Des contrôles légitimes

Même constat du côté de Guillaume Rulin, de l’EFA-CGC. « Sur 201 non-conformités relevées dans des exploitations agricoles en 2023, 115 ont été réglées sans poursuites, indique-t-il. Et quand des agriculteurs sont verbalisés pour non-respect des arrêtés sécheresse, il faut voir les peines prononcées : des amendes de 1 500 euros pour des exploitations de centaines d’hectares. »

Les agents interviewés par Reporterre insistent sur la légitimité des contrôles réalisés. (...)

« L’eau et l’air sont des biens communs, personne n’est censé se les approprier et les dégrader. »

Guillaume Rulin y voit aussi une manière de protéger les agriculteurs les plus vertueux. « Faire respecter la réglementation, c’est garantir que personne ne triche et que tout le monde est traité de manière équitable. » De nombreuses infractions sont d’ailleurs relevées par l’OFB à la suite de signalements effectués par des particuliers et parfois même des agriculteurs. (...)

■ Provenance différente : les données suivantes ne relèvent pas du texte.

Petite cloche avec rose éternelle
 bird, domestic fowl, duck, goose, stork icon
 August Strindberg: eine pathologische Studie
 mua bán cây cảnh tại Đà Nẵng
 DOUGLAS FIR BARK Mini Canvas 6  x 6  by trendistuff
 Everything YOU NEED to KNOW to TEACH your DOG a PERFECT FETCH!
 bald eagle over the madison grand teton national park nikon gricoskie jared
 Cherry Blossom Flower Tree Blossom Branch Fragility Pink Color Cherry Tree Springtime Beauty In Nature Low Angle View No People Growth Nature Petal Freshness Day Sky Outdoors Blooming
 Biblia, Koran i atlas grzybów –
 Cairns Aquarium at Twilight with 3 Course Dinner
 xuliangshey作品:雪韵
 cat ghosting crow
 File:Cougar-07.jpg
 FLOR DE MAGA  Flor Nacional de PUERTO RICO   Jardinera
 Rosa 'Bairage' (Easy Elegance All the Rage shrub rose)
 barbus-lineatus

L’immense majorité des contrôles d’agriculteurs se passe plutôt bien, aux dires des agents interviewés. (...)

Bonnes pratiques et bienveillance

L’OFB a adopté de longue date un éventail de bonnes pratiques pour pacifier ses relations avec le monde agricole. « Quand on constate une infraction chez un agriculteur, on voit avec la DDT s’il a déjà été contrôlé, s’il va mal, et on en discute avec le procureur. On essaie de ne pas rajouter des problèmes aux problèmes », raconte Adèle. Dans le département où Éric travaille, l’OFB n’intervient jamais le dimanche, sauf en cas de pollution grave, pour « laisser [les agriculteurs] tranquilles » ce jour-là. « Quand on doit auditionner un agriculteur, on attend qu’il ait fini ses moissons, on lui demande quand il est libre et on lui propose de le voir dans la gendarmerie la plus proche de chez lui plutôt que dans les bureaux départementaux de l’OFB pour lui épargner de longs trajets », témoigne-t-il. (...)

Plutôt que de régler les vrais problèmes — crise des prix agricoles, pollution de l’eau et aléas climatiques.